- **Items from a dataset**
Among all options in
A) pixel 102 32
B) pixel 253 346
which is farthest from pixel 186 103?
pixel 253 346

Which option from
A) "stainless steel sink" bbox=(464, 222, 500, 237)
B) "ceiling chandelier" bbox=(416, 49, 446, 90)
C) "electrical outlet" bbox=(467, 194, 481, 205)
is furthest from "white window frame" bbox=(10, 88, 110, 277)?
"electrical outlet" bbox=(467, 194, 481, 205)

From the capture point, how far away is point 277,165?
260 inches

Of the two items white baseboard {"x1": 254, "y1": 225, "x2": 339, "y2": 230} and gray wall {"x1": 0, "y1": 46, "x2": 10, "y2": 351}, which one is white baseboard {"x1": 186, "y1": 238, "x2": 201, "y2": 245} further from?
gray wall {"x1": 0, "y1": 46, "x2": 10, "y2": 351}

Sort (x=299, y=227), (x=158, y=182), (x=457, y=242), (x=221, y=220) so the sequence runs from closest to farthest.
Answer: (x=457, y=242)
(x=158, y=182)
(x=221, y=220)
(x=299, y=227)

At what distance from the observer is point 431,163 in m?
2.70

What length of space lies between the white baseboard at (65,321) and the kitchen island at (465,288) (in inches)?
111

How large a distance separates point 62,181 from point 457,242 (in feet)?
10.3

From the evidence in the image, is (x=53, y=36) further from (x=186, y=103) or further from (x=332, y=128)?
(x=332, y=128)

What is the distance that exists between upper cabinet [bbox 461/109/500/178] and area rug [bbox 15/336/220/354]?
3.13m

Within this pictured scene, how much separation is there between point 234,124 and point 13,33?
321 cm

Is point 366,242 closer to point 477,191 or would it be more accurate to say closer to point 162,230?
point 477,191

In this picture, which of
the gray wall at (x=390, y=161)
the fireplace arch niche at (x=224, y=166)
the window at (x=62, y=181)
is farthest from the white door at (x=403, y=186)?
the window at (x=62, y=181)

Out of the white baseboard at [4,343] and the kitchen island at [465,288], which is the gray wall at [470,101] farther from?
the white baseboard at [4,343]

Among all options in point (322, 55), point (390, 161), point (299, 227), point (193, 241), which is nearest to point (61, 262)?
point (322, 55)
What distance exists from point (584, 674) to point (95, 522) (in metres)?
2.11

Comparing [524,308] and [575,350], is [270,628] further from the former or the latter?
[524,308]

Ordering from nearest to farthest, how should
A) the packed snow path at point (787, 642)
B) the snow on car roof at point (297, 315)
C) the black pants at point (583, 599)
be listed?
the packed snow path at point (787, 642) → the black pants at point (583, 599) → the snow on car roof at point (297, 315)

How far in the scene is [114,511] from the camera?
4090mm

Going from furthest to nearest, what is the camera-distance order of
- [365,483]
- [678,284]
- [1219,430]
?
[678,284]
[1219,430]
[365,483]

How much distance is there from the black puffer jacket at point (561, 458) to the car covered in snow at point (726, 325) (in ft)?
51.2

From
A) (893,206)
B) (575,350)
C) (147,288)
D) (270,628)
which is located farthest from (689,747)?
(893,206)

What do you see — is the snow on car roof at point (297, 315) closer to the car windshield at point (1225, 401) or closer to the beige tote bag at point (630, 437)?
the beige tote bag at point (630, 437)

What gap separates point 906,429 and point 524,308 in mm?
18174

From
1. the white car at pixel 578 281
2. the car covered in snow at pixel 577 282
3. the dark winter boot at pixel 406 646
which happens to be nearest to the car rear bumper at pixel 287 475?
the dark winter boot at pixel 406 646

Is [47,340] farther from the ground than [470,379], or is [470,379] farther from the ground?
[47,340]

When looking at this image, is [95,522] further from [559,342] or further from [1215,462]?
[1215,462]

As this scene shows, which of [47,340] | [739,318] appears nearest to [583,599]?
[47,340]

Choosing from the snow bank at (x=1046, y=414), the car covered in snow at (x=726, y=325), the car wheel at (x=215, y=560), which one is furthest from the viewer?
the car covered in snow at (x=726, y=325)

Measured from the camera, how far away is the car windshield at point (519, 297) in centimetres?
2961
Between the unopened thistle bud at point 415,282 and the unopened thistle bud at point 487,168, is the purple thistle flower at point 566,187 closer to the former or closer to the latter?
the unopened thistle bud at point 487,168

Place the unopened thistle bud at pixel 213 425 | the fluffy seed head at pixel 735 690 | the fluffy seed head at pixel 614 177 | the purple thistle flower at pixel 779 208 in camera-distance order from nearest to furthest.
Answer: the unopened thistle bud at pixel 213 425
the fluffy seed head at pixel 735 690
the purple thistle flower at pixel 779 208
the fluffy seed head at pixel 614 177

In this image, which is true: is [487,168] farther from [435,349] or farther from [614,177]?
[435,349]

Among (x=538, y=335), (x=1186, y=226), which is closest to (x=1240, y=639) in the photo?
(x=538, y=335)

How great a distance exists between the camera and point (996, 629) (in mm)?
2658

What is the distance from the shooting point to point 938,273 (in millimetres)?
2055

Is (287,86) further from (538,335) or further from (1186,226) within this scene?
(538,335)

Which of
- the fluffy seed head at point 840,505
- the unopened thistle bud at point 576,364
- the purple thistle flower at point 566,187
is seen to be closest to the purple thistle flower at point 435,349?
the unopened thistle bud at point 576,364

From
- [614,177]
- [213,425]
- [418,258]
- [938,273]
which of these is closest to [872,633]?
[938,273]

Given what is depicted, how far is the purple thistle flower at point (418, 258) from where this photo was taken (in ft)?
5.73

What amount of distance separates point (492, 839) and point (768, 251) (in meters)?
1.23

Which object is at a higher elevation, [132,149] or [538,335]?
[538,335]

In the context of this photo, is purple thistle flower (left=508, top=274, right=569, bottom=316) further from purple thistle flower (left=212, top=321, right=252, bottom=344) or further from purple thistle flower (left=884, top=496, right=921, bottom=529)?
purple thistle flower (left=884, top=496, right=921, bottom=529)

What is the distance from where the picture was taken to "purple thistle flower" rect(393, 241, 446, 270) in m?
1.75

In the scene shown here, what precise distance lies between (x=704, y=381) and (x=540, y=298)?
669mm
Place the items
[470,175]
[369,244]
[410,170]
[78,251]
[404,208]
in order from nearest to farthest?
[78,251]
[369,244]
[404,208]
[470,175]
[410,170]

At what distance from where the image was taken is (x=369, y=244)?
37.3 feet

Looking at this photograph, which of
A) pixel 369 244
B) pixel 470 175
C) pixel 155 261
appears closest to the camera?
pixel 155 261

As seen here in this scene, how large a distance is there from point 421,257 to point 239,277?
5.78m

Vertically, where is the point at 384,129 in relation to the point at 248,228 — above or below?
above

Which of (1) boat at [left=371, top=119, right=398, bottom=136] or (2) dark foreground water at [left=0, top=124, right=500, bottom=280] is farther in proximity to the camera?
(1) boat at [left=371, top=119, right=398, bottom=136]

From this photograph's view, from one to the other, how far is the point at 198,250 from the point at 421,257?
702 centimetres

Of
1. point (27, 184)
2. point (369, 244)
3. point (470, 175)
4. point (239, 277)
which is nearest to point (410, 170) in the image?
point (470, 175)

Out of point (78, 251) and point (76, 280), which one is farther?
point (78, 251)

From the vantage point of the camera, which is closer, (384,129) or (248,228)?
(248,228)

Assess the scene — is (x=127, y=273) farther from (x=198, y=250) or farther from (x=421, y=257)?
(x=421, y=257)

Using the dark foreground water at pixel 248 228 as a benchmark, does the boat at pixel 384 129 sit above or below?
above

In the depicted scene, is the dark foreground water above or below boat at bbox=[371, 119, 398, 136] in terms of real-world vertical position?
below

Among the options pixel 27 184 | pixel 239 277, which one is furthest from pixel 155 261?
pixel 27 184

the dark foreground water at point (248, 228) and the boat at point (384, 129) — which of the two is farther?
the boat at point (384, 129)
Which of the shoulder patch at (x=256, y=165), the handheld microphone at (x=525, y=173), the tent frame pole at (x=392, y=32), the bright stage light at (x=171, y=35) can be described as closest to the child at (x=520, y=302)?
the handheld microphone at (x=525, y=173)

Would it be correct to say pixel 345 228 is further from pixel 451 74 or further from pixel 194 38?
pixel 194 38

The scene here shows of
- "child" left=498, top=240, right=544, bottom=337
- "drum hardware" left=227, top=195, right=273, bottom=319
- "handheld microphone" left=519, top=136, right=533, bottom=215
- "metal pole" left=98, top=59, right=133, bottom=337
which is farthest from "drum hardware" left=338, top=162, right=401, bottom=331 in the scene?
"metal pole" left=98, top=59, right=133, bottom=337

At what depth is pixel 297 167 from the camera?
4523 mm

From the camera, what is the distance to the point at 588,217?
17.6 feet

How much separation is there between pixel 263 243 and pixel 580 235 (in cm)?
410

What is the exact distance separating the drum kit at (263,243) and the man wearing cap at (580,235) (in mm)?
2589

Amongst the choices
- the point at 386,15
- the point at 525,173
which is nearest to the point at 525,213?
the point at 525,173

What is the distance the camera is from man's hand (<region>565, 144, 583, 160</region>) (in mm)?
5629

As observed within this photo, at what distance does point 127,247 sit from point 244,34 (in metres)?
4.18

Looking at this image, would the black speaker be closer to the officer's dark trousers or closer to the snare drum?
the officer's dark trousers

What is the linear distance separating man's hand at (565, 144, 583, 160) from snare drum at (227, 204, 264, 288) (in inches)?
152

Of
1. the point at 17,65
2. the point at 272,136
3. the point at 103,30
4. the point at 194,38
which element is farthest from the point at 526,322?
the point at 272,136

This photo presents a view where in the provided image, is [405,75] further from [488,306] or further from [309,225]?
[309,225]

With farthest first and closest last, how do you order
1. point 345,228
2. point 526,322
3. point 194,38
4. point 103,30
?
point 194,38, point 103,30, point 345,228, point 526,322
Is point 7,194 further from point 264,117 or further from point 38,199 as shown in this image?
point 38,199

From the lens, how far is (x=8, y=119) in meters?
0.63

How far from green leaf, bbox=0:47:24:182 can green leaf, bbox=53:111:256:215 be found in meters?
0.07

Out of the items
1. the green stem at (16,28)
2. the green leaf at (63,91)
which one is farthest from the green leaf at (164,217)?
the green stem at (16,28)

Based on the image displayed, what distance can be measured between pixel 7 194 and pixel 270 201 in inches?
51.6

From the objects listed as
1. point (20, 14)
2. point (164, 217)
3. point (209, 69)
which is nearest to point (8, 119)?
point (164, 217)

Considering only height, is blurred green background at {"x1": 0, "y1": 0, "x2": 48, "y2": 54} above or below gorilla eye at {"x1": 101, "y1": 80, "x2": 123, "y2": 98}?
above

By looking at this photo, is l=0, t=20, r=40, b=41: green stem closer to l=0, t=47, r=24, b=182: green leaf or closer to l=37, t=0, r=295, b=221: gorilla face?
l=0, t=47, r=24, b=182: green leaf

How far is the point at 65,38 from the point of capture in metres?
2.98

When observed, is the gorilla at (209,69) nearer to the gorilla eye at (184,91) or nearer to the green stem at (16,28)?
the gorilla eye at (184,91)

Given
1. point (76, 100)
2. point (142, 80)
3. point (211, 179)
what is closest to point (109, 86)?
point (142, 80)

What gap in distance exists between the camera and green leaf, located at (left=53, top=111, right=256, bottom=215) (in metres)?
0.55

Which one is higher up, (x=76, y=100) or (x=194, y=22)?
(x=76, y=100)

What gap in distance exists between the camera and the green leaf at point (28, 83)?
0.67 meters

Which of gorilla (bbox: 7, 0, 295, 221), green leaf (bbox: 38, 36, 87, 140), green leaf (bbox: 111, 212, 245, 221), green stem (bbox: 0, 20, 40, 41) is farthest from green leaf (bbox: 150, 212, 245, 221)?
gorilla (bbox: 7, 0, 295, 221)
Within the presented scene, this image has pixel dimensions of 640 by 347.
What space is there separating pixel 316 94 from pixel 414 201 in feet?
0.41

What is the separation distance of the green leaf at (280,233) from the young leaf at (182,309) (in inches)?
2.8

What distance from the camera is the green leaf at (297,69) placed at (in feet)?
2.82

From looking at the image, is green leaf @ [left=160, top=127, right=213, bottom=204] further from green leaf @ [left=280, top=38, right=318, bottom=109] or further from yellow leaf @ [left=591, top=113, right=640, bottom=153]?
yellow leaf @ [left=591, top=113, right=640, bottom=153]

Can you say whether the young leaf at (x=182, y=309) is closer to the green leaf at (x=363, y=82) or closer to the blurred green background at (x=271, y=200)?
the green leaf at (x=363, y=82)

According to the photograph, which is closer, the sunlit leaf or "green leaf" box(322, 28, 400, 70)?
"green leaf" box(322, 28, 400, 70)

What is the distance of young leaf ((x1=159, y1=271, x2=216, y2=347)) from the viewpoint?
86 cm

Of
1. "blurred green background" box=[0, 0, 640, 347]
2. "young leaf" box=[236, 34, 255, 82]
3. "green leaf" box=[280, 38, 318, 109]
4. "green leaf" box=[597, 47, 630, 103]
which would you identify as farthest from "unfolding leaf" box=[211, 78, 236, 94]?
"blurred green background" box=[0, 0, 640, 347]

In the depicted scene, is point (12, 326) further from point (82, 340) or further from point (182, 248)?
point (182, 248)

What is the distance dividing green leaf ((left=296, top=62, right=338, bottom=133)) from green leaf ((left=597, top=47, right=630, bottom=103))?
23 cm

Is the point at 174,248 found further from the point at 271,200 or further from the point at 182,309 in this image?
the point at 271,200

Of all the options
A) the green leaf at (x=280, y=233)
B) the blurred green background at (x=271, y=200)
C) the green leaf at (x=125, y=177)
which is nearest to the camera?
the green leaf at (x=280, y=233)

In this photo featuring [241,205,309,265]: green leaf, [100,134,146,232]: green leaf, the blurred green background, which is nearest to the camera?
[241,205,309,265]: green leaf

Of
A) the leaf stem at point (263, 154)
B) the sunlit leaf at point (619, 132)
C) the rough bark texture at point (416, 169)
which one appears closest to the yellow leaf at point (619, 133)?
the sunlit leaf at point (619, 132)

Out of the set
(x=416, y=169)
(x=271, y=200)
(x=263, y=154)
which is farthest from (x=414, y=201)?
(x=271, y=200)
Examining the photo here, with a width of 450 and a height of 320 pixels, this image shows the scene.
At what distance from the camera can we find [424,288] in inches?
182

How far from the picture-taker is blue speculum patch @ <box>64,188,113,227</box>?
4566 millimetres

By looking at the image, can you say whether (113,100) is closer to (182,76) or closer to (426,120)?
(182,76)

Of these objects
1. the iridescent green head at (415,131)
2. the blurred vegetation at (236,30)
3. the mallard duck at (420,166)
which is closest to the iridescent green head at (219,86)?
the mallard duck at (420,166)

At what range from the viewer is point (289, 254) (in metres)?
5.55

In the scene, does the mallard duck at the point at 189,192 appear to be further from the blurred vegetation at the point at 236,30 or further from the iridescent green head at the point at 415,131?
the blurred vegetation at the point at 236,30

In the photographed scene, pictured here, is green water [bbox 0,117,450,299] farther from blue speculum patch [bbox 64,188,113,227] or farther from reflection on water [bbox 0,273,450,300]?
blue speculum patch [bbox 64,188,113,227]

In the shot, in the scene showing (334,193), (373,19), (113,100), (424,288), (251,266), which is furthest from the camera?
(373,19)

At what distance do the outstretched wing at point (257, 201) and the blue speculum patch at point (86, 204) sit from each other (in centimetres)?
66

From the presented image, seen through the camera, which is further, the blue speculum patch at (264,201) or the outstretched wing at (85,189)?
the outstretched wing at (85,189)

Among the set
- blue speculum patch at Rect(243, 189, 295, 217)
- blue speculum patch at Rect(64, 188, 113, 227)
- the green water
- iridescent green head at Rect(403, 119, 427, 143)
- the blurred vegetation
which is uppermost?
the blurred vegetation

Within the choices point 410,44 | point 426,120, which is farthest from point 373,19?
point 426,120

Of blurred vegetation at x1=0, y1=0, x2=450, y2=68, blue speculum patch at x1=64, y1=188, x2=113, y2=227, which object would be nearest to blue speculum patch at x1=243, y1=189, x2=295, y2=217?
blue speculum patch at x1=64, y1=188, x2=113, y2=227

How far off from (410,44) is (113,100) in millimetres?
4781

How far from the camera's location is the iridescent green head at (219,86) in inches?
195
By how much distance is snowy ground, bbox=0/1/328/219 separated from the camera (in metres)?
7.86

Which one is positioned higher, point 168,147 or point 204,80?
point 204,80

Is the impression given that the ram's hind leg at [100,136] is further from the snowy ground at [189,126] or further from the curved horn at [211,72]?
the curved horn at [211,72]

- **What is being asked**
Copy the material word for word, starting at the line that contains "Of blurred vegetation" and continuing through the final line of the material.

- **The reply**
Of blurred vegetation at x1=0, y1=0, x2=450, y2=68, blue speculum patch at x1=64, y1=188, x2=113, y2=227, which object would be nearest to blue speculum patch at x1=243, y1=189, x2=295, y2=217?
blue speculum patch at x1=64, y1=188, x2=113, y2=227

How far off from (410,44) is (113,100) in millimetres?
4781

How far from the camera's location is the iridescent green head at (219,86) in inches?
195
By how much distance is snowy ground, bbox=0/1/328/219 separated from the camera (in metres)?
7.86

Which one is positioned higher, point 168,147 or point 204,80?
point 204,80

Is the impression given that the ram's hind leg at [100,136] is further from the snowy ground at [189,126] or further from the curved horn at [211,72]?
the curved horn at [211,72]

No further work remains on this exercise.